И рядом с тем «сынком» она прямо на сцене перед зрителями и жюри демонстративно отпустила колки так, что провисли все струны, кроме одной. Даже председатель жюри, сначала негодовавший от её выходки, остановился, не успев произнести приказ убрать её со сцены. Он ждал, уже понимая, к чему она готовилась. И зал затих с первыми ударами смычка по струне. Последней рабочей струне, которую она оставила натянутой. Сначала медленная и заунывная еврейская мелодия новой импровизации перешла в бодрый марш непонятно кого и чего, потом марш сменился скрипом лесопилки и закончился безумством бешеных созвучий и дьявольских сочетаний темпа и ярости. Когда импровизация закончилась, зал сначала сидел несколько секунд молча, а потом взорвался бурными, – даже буйными, – аплодисментами. А когда она протянула свою скрипку с отпущенными струнами «сынку», до сих пор стоящему рядом, тот под громкий хохот того же зала просто сбежал по ступенькам и убежал из зала вдоль сцены.

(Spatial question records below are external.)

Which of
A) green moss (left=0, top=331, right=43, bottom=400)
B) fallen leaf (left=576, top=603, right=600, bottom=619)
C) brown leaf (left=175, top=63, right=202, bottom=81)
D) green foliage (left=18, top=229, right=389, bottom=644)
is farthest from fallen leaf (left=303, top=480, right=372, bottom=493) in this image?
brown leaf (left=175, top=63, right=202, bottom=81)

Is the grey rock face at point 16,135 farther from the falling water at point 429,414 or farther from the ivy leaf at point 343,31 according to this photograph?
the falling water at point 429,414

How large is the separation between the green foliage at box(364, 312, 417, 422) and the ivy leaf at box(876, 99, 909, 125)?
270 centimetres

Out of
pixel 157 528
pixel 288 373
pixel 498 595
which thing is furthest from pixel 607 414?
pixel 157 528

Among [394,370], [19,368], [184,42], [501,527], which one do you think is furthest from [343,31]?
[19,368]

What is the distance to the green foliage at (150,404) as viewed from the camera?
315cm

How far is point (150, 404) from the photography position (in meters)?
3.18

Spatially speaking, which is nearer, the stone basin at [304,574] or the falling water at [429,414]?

Судьи засчитали ей победу. Правда, председатель жюри отметил, что её исполнения «зачётных» произведений и до «фокуса Паганини» были неподражаемы, а потом вообще стали «нетипичны и афферистичны, но на грани аффекта и эйфории одновременно». Это были его собственные слова. Публика встретила такую характеристику овациями, а папенька «сынка», которому победа в конкурсе была щедро оплачена, пообещал отрезать ей пальцы.

Сегодня она должна была выступать в небольшом клубе, где работала известная рок-группа и ожидалось большое стечение зрителей. Ей предложили неплохую оплату за исполнение нескольких оговорённых произведений в её манере вместе с этой группой. Оплата её устраивала, да и не приходилось выбирать. Чтобы не думать о том, что она может не успеть на собственное выступление, она засела напротив клуба в кафе, положив футляр со скрипкой на сиденье рядом с собой. Тем самым заняв всё сиденье сама. Но кафе было почти пустым, и официантку это не беспокоило. Она поужинала и просто смотрела в окно, когда из подъехавшего лимузина вышел человек, фигура которого ей показалась знакома. Когда он вошёл в кафе и заказал сигареты «Treasurer» и повернулся к залу было уже поздно. Он – отец «сынка» – узнал её с первого взгляда.

Джули схватила скрипку и выскочила из кафе, перебежала на другую сторону улицы, пока папочка лавировал между столиками и путался в длинном до пола пальто. Но водитель лимузина её увидел и проследил её движение. Джули бросила футляр со скрипкой в проем арки, которая вела в клуб, та упала на ступеньки и скатилась ближе к дверям клуба в кучу каких-то наваленных пустых коробок. А сама бросилась бежать по улице. Очень ей не хотелось потерять пальцы из-за этого невезения. Она бежала, расстёгивая пальто, потом завернула за угол и сбросила пальто и шапочку. Сделала ещё один поворот и остановилась, прижавшись к стене.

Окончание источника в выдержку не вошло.